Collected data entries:
[Start of Attachment]

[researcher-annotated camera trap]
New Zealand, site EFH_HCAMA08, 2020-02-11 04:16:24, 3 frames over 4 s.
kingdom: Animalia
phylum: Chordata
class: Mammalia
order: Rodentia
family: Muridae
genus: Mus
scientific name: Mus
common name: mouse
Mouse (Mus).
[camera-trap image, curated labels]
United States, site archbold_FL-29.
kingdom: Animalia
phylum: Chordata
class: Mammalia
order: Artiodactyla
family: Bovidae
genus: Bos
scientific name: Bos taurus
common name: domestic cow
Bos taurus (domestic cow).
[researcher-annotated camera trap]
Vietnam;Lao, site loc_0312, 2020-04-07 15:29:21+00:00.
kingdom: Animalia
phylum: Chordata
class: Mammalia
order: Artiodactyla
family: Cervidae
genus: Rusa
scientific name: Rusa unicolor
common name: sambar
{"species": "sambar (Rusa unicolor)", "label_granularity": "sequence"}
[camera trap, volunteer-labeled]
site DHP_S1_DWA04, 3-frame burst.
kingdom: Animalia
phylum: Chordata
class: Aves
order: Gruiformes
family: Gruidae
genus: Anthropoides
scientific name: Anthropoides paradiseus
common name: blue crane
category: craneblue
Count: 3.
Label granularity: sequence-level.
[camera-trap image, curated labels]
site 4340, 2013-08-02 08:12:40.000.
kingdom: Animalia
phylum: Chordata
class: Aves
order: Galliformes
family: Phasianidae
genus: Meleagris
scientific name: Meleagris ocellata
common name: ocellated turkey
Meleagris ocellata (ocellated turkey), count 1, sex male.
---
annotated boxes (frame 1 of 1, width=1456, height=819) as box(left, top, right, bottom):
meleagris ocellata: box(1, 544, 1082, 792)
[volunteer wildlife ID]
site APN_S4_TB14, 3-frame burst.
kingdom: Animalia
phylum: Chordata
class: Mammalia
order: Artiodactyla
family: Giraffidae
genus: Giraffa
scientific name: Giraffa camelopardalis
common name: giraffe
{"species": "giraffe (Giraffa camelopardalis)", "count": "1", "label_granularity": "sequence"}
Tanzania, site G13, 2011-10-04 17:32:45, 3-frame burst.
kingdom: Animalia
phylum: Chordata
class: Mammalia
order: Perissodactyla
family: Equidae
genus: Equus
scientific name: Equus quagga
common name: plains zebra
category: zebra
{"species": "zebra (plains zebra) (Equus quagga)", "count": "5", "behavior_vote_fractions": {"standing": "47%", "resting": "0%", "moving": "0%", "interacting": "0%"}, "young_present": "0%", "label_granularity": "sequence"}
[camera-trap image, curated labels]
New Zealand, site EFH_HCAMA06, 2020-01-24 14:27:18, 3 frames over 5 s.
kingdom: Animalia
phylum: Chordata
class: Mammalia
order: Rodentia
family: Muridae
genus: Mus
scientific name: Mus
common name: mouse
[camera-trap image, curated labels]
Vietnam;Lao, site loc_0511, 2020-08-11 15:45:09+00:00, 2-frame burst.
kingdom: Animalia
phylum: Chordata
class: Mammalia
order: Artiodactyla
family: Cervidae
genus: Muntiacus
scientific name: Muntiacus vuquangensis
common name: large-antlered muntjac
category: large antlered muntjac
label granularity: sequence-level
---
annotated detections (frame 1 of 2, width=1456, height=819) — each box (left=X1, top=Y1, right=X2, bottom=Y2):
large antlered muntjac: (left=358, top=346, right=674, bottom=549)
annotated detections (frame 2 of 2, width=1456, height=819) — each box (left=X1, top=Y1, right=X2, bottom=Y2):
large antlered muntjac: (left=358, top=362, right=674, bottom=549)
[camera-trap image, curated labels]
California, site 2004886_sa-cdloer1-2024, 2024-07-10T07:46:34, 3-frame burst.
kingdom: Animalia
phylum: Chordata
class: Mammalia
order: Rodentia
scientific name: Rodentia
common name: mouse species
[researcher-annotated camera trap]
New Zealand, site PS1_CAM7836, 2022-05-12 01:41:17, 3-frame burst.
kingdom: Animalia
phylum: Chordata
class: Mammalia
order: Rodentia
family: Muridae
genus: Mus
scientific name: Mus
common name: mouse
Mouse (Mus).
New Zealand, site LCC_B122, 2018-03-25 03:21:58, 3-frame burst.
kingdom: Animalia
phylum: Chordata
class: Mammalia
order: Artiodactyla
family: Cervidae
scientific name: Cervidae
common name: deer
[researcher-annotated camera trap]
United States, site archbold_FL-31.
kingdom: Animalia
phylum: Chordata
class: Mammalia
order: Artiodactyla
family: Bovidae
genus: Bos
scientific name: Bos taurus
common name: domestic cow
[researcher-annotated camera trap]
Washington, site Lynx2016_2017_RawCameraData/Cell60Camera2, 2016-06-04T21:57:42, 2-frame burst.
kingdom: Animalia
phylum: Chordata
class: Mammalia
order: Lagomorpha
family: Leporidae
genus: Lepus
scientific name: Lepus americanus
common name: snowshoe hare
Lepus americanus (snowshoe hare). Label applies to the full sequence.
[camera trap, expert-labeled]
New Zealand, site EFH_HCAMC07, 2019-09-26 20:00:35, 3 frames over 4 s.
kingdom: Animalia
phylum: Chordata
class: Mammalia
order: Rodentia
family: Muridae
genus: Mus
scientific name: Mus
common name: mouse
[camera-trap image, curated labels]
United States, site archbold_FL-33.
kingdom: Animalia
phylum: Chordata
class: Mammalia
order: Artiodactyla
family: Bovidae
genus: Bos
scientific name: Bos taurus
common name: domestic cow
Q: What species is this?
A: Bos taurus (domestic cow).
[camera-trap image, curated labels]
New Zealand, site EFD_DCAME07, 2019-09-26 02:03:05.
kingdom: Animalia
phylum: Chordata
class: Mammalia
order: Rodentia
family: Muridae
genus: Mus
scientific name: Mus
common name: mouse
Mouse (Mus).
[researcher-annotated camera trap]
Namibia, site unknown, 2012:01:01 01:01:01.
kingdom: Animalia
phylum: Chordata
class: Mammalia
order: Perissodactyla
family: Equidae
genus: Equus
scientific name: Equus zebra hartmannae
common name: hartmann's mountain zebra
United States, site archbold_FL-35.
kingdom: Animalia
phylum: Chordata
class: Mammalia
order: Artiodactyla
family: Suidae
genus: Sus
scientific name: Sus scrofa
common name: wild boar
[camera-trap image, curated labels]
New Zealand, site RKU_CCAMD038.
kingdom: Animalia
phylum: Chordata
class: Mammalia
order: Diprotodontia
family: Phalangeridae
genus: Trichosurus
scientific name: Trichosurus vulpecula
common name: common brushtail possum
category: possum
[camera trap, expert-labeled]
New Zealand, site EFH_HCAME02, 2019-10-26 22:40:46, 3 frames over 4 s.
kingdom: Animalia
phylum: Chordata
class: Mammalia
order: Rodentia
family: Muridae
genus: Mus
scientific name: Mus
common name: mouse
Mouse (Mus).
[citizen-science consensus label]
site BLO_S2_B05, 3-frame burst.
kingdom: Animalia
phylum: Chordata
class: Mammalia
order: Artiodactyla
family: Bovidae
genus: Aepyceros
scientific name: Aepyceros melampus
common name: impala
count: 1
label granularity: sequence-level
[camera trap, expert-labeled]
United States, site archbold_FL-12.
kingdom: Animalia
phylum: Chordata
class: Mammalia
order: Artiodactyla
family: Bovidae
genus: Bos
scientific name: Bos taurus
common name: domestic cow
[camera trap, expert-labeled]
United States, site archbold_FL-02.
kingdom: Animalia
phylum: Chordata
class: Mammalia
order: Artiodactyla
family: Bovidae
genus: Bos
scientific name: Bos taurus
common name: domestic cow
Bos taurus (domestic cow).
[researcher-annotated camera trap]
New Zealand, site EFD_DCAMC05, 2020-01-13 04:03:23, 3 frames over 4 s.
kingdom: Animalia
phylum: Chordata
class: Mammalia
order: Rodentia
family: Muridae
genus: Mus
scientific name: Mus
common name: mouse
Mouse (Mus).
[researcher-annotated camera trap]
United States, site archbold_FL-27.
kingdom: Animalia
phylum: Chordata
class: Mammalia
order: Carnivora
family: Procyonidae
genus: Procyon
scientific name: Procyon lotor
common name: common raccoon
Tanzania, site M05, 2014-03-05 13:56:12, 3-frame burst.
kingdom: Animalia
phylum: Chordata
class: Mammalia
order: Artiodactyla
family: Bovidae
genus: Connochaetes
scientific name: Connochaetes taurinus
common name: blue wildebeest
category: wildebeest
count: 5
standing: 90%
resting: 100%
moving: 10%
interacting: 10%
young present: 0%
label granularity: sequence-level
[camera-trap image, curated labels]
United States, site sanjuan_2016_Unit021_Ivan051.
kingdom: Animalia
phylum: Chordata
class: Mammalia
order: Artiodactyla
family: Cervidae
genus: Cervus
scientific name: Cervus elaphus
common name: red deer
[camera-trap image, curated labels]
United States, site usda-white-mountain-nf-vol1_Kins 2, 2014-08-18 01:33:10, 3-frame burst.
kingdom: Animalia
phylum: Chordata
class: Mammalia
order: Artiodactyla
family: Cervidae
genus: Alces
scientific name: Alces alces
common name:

[End of Attachment]

WORK INSTRUCTION — Output nothing but the line containing "category: wildebeest" and each line after it in the entries above, exactly as written.

WRITTEN RESPONSE —
category: wildebeest
count: 5
standing: 90%
resting: 100%
moving: 10%
interacting: 10%
young present: 0%
label granularity: sequence-level
[camera-trap image, curated labels]
United States, site sanjuan_2016_Unit021_Ivan051.
kingdom: Animalia
phylum: Chordata
class: Mammalia
order: Artiodactyla
family: Cervidae
genus: Cervus
scientific name: Cervus elaphus
common name: red deer
[camera-trap image, curated labels]
United States, site usda-white-mountain-nf-vol1_Kins 2, 2014-08-18 01:33:10, 3-frame burst.
kingdom: Animalia
phylum: Chordata
class: Mammalia
order: Artiodactyla
family: Cervidae
genus: Alces
scientific name: Alces alces
common name:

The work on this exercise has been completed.